Ghiretti, regina del nuoto azzurro: "Più forte dell’ansia, così ho vinto"
Una splendida medaglia d’oro a Parigi 2024, una laurea in ingegneria biomedica e tanti progetti per il futuro

Giulia Ghiretti, 30 anni, campionessa paralimpica di nuoto nei 100 rana
Più importante di una medaglia è il calore umano, il poter condividere un risultato con le persone che ti vogliono bene. Lo dice senza pensarci troppo la nuotatrice paralimpica Giulia Ghiretti, oro a Parigi nei 100 rana SB, passata da Milano per un evento commerciale. In Francia per sostenerla c’erano 150 tifosi, dalla nonna 90enne fino al figlio di un mese del suo preparatore atletico.

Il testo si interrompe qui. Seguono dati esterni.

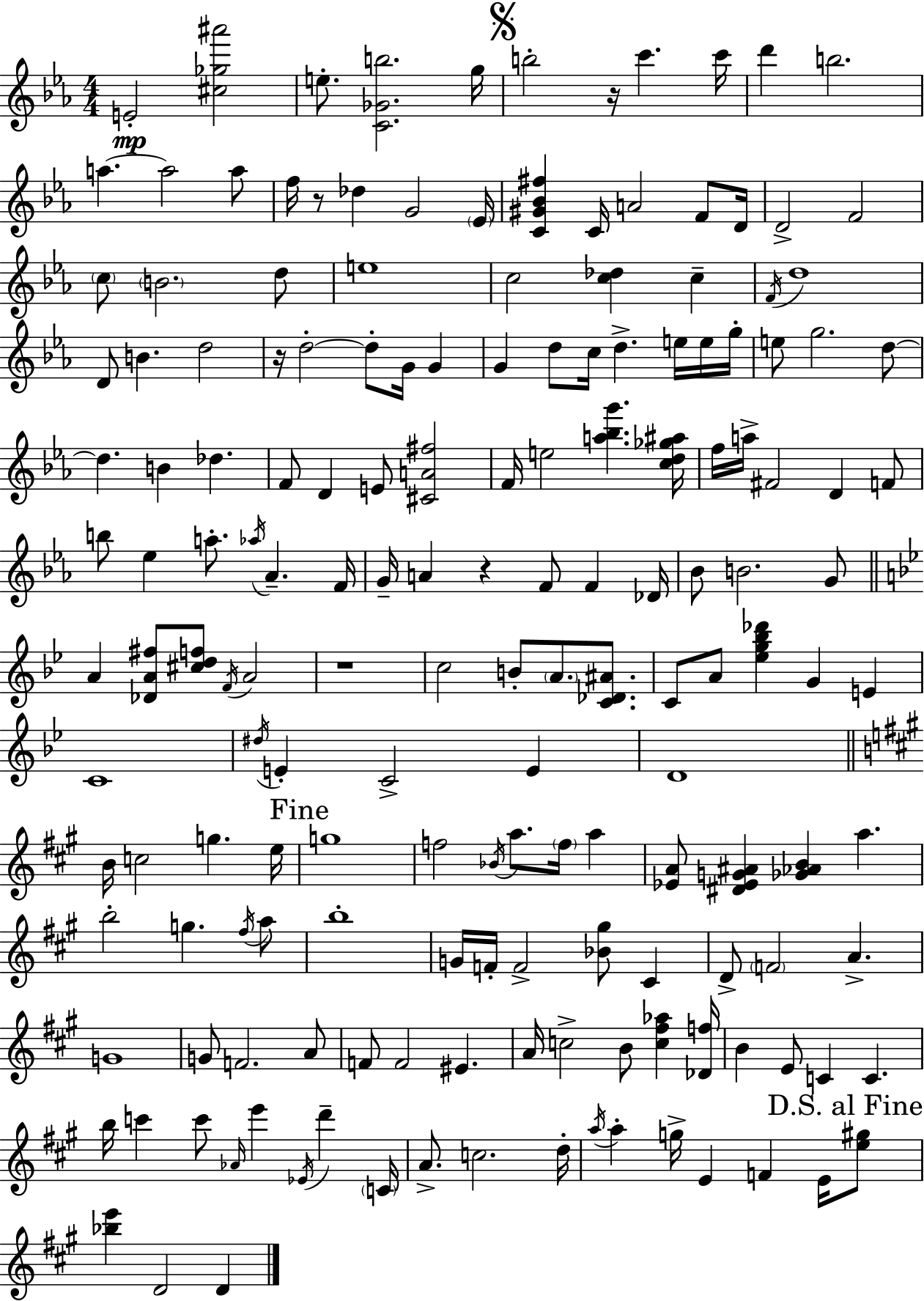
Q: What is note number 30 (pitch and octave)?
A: D4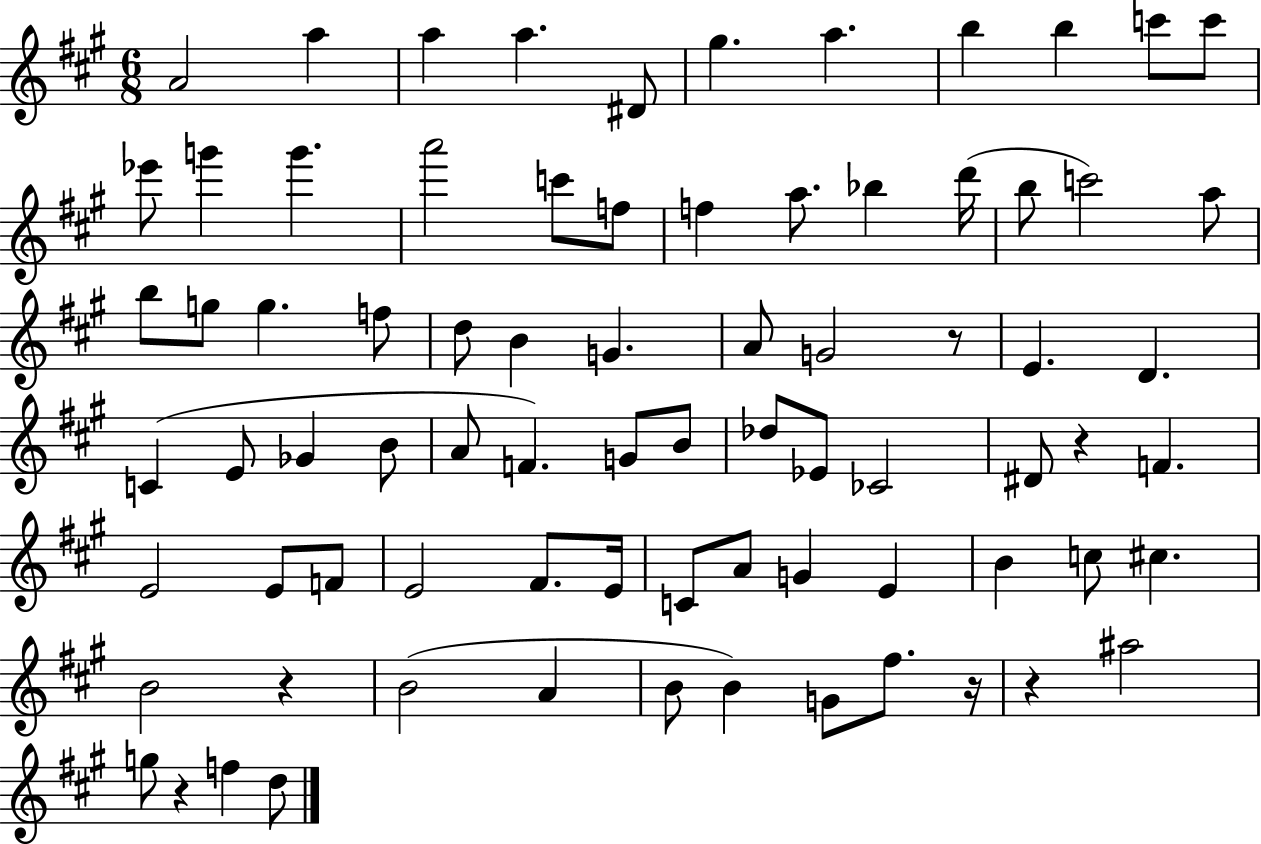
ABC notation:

X:1
T:Untitled
M:6/8
L:1/4
K:A
A2 a a a ^D/2 ^g a b b c'/2 c'/2 _e'/2 g' g' a'2 c'/2 f/2 f a/2 _b d'/4 b/2 c'2 a/2 b/2 g/2 g f/2 d/2 B G A/2 G2 z/2 E D C E/2 _G B/2 A/2 F G/2 B/2 _d/2 _E/2 _C2 ^D/2 z F E2 E/2 F/2 E2 ^F/2 E/4 C/2 A/2 G E B c/2 ^c B2 z B2 A B/2 B G/2 ^f/2 z/4 z ^a2 g/2 z f d/2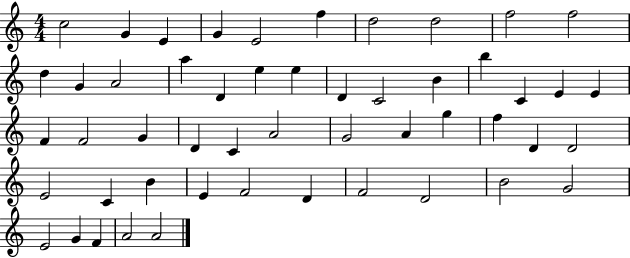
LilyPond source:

{
  \clef treble
  \numericTimeSignature
  \time 4/4
  \key c \major
  c''2 g'4 e'4 | g'4 e'2 f''4 | d''2 d''2 | f''2 f''2 | \break d''4 g'4 a'2 | a''4 d'4 e''4 e''4 | d'4 c'2 b'4 | b''4 c'4 e'4 e'4 | \break f'4 f'2 g'4 | d'4 c'4 a'2 | g'2 a'4 g''4 | f''4 d'4 d'2 | \break e'2 c'4 b'4 | e'4 f'2 d'4 | f'2 d'2 | b'2 g'2 | \break e'2 g'4 f'4 | a'2 a'2 | \bar "|."
}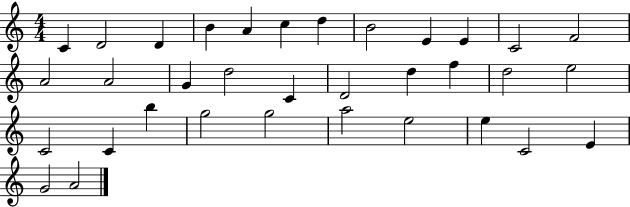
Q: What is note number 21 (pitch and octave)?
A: D5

Da Tokyo a Parigi che percorso è stato?
"In mezzo ci sono stati due Mondiali, l’Europeo e la Paralimpiade. È stato lungo, mi ricordo allenamenti, il mondiale dopo Tokyo di passaggio. Poi il secondo del 2023 con le due cinesi di Tokyo e lì è stata una bella prova. Nell’ultimo anno è tornata l’ungherese Fanni Illes, oro a Tokyo, che ha partorito. Il 2024 l’ho vissuto con tanti interrogativi, sapevo il suo valore e di non poter fare il suo tempo di Tokyo, però potevo dire la mia. Eravamo in 4 per l’oro. Per la prima volta sono arrivata con un po’ d’ansia".
Che rapporto ha con l’ansia? "Più vai avanti più sei consapevole di quello che puoi fare e di te stesso. L’ansia è stata più alta del passato, per la prima volta potevo giocarmi tanto a una Paralimpiade. La cosa bella è che non arriva dall’esterno, ma me la metto io: so come ho lavorato e quello che voglio fare. Ho i miei obiettivi, sono contenta se li raggiungo. Prima della gara c’era ansia e poi una liberazione".
Questa medaglia è più bella di quella di Rio?
"Rio è stata la prima, inaspettata, questa più sudata, cercata. La prima è venuta così, questa invece no, non che non ci fosse stato lavoro, però qui era l’obiettivo. La medaglia è bella ma la cosa più unica è averla condivisa. È stato quel qualcosa in più, in tanti volevano essere lì".
Dopo diversi podi, come si alza l’asticella?
"È difficile, quello che mi spinge sono le emozioni, dalla paura, al vuoto e alla gioia. Siamo abituati a sentire le cose intensamente e voglio continuare a vivere di certe sensazioni".
Ha una laurea in ingegneria biomedica...
"Non voglio buttare via anni di studio, mi piacerebbe unire le due cose. La tecnologia nello sport sta andando avanti e non solo a livello paralimpico. Un domani perché no?".
Pensa di essere un esempio?
"È difficile, ho fatto anche un libro che non volevo scrivere all’inizio: chi sono io per farlo? Cos’ho da raccontare agli altri? Non ho niente da insegnare. Poi mi hanno convinto per raccontare non Giulia, ma la storia, per far conoscere tutto ciò che è dietro: l’incidente, il ritorno a scuola, non facile, il rapporto con le persone. Ci sono ancora tante barriere, sarebbe bello fossimo sempre in piscina. Ci sono pure le barriere mentali con cui si fa sempre fatica ed è per questo che ho scritto un libro: il limite più grosso è la paura dell’ignoto, nel conoscere tutto si possono sciogliere i nodi".